Goal of the exercise =>
Copy the material verbatim from the line containing "How far does point" through the final line of the material, both included.

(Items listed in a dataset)
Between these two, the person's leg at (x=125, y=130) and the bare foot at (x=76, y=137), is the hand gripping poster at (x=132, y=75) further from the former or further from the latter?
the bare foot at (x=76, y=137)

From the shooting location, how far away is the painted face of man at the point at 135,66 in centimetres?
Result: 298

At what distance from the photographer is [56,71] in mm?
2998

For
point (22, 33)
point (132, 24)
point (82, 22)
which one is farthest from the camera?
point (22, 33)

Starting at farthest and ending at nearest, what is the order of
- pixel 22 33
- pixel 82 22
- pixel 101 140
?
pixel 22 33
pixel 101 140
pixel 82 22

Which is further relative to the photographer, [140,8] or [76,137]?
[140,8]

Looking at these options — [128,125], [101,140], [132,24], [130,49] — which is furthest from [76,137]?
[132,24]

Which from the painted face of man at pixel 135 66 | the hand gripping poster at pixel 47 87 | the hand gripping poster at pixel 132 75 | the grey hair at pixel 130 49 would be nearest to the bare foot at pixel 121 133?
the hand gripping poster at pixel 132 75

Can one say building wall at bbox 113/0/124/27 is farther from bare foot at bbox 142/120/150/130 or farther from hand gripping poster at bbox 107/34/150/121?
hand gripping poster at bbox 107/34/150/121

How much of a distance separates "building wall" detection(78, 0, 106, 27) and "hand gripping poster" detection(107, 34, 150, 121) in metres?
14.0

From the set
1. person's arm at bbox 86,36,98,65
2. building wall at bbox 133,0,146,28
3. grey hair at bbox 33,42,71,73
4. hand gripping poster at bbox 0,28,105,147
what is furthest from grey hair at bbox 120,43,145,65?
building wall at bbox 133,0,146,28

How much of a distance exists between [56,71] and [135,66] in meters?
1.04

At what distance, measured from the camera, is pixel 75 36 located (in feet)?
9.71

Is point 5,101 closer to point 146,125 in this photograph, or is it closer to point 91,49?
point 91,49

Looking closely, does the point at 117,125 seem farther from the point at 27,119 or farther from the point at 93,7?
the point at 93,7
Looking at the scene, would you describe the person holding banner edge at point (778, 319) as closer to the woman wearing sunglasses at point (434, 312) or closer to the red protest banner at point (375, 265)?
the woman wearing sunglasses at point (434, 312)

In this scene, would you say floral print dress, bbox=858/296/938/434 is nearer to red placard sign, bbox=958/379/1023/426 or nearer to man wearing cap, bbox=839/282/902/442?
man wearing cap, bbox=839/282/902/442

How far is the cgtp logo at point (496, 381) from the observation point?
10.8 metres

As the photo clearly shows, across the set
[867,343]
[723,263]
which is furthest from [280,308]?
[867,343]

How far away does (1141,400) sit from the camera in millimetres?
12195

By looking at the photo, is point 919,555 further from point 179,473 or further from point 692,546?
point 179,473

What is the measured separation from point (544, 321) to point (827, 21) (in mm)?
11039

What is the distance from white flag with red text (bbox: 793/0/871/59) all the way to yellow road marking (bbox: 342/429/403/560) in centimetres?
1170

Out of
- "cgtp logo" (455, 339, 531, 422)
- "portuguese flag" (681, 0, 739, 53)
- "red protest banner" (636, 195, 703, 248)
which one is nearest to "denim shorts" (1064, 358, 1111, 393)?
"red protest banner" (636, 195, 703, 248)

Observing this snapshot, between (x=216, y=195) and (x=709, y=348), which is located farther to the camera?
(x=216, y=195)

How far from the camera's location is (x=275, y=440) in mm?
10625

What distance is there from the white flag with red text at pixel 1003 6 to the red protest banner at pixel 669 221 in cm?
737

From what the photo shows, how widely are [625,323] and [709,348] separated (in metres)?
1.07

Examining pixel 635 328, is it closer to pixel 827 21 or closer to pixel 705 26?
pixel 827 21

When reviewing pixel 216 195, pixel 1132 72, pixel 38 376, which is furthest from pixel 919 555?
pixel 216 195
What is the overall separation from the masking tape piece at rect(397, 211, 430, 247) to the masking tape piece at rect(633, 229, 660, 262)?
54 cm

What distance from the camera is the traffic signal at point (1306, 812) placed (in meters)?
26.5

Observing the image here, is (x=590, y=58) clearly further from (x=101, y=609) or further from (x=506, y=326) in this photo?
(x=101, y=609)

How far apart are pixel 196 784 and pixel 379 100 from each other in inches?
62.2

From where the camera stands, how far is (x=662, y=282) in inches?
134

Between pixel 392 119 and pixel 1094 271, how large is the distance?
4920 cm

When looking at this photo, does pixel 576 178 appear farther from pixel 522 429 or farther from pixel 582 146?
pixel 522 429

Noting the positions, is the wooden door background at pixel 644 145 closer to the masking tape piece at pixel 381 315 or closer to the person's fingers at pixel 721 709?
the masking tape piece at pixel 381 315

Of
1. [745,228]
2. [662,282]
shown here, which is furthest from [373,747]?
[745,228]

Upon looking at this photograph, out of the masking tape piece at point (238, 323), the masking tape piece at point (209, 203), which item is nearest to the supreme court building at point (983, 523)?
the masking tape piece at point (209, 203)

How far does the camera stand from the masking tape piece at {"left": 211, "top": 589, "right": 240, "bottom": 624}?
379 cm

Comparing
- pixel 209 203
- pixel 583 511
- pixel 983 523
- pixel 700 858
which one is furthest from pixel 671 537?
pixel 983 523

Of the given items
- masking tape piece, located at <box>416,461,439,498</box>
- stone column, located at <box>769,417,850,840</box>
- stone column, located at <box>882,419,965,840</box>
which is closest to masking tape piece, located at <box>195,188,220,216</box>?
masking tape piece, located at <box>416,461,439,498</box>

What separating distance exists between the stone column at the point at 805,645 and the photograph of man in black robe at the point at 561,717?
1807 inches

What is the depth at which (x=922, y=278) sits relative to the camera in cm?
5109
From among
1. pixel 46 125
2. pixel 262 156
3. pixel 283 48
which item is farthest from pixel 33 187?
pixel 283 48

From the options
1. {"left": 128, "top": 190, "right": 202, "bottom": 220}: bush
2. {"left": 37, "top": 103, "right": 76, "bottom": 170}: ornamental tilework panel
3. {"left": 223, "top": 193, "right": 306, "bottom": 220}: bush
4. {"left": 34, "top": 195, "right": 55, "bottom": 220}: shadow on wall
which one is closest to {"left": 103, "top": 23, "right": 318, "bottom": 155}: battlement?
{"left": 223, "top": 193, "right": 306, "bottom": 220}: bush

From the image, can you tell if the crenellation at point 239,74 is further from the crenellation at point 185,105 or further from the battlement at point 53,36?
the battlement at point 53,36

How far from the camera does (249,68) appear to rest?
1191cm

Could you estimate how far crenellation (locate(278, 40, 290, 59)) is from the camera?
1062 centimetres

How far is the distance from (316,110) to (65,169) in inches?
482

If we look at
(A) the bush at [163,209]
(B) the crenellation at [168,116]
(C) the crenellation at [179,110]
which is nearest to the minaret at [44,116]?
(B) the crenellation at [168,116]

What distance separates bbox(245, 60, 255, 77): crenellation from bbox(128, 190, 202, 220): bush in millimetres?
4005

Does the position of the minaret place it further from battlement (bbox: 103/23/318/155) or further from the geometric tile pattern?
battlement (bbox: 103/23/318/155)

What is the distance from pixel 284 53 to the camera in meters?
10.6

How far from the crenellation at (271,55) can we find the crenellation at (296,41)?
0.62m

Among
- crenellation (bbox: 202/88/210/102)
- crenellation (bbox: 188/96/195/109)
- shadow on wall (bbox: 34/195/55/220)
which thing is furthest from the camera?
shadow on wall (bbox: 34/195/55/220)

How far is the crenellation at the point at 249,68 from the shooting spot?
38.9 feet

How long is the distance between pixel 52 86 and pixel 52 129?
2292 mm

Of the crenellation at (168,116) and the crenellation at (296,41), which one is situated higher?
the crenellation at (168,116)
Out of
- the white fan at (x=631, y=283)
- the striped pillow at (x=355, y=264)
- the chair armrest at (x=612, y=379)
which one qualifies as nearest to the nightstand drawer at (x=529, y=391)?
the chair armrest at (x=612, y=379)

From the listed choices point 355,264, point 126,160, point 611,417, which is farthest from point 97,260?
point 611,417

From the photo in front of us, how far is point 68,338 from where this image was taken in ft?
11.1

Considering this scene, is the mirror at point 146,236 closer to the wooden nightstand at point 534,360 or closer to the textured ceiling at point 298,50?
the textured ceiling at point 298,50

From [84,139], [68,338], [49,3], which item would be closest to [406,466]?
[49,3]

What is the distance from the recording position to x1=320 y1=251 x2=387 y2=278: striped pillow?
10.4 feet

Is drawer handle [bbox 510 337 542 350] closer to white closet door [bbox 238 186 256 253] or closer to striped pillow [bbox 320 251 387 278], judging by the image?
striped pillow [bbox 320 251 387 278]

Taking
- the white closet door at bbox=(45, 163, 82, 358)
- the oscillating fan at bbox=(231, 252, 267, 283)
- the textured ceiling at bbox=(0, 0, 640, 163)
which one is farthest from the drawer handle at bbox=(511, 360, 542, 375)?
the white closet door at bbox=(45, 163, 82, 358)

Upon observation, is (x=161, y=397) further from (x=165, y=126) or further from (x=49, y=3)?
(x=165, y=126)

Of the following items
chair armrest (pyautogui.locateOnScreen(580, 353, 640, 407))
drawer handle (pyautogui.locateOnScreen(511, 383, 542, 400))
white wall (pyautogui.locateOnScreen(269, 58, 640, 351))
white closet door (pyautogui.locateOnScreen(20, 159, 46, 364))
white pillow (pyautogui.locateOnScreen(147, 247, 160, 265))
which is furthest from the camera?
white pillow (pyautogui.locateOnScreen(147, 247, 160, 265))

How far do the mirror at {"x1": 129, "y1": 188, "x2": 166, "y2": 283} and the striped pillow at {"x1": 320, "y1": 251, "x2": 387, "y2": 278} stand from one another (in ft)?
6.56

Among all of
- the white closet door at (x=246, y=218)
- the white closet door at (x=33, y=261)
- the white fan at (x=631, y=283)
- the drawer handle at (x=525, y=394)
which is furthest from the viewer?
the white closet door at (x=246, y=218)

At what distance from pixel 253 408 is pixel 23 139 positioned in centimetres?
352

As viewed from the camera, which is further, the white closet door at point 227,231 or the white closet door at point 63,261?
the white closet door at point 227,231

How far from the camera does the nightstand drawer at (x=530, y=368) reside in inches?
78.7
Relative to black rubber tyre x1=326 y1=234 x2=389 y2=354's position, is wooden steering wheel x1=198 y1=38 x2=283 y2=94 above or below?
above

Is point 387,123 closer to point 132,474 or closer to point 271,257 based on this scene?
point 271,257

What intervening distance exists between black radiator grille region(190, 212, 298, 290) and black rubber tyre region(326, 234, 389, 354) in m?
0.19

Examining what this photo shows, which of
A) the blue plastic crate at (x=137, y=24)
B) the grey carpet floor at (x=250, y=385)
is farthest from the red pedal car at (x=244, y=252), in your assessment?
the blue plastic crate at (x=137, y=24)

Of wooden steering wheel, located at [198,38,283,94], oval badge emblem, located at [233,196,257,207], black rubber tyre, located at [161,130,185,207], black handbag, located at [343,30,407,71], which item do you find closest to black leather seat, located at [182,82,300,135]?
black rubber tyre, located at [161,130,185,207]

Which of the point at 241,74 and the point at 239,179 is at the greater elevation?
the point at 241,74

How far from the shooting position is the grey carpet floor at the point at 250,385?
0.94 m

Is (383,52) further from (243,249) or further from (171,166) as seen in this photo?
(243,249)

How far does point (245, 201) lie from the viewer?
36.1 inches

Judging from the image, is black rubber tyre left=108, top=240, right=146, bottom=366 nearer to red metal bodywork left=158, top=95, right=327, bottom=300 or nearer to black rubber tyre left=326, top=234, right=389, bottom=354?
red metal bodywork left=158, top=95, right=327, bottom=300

Reply to the task =>
How far does point (245, 201) lie from the viewer?
36.1 inches

Judging from the image, is black rubber tyre left=108, top=240, right=146, bottom=366 nearer to red metal bodywork left=158, top=95, right=327, bottom=300 or nearer to black rubber tyre left=326, top=234, right=389, bottom=354?
red metal bodywork left=158, top=95, right=327, bottom=300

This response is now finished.